Reproduce every one of the records below line for line, with no changes.

[Dataset rows]
************

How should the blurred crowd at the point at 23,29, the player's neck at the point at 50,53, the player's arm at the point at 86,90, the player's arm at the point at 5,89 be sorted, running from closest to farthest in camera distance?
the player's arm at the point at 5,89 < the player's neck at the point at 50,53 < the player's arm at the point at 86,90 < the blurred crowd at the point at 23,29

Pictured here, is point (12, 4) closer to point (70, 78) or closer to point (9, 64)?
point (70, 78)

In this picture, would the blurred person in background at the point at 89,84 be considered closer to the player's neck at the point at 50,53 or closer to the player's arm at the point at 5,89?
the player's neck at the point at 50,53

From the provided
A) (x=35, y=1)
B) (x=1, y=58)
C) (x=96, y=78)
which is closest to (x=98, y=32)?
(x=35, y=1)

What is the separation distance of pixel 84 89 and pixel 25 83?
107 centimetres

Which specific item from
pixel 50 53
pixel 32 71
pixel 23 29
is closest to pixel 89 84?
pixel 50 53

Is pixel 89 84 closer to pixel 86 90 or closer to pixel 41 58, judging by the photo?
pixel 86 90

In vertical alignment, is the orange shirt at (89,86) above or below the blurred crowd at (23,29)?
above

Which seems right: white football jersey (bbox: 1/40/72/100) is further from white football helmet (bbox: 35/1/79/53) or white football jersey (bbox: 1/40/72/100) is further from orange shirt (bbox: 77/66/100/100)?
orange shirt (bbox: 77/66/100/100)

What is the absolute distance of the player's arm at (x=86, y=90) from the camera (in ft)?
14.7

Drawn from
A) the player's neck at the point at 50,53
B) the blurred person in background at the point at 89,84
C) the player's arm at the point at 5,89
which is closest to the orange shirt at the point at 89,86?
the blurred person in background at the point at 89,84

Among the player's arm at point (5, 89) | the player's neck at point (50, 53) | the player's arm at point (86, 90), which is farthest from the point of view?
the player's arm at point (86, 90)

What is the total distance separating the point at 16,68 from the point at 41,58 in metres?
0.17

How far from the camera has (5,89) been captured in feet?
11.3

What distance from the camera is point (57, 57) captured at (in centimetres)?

************

* SOLUTION TO THIS TASK:
How should the blurred crowd at the point at 23,29, the player's neck at the point at 50,53, the player's arm at the point at 86,90, the player's arm at the point at 5,89 be sorted, running from closest to farthest in camera distance?
the player's arm at the point at 5,89 < the player's neck at the point at 50,53 < the player's arm at the point at 86,90 < the blurred crowd at the point at 23,29

Pictured here, is point (12, 4) closer to point (70, 78) or closer to point (9, 64)?
point (70, 78)

In this picture, would the blurred person in background at the point at 89,84 be considered closer to the player's neck at the point at 50,53 or closer to the player's arm at the point at 5,89?
the player's neck at the point at 50,53

From the provided
A) (x=35, y=1)
B) (x=1, y=58)
C) (x=96, y=78)
which is closest to (x=98, y=32)?
(x=35, y=1)

What is the separation distance of pixel 84 89 and pixel 25 83?
107 centimetres

Which specific item from
pixel 50 53
pixel 32 71
pixel 23 29
is closest to pixel 89 84?
pixel 50 53

Is pixel 89 84 closer to pixel 86 90 or closer to pixel 41 58, judging by the photo?
pixel 86 90

In vertical alignment, is the orange shirt at (89,86) above or below the blurred crowd at (23,29)?
above

Which seems right: white football jersey (bbox: 1/40/72/100) is further from white football helmet (bbox: 35/1/79/53) or white football jersey (bbox: 1/40/72/100) is further from orange shirt (bbox: 77/66/100/100)?
orange shirt (bbox: 77/66/100/100)

What is the absolute distance of the player's arm at (x=86, y=90) from the camera (in ft)?
14.7

Drawn from
A) the player's neck at the point at 50,53
B) the blurred person in background at the point at 89,84
C) the player's arm at the point at 5,89
which is closest to the orange shirt at the point at 89,86?
the blurred person in background at the point at 89,84

Among the player's arm at point (5, 89) | the player's neck at point (50, 53) | the player's arm at point (86, 90), which is farthest from the point of view?
the player's arm at point (86, 90)

What is the total distance separating the point at 16,68 from the point at 41,58 in metres?
0.17

How far from the camera has (5,89) been captured in feet?
11.3

What distance from the camera is point (57, 57) captured at (in centimetres)?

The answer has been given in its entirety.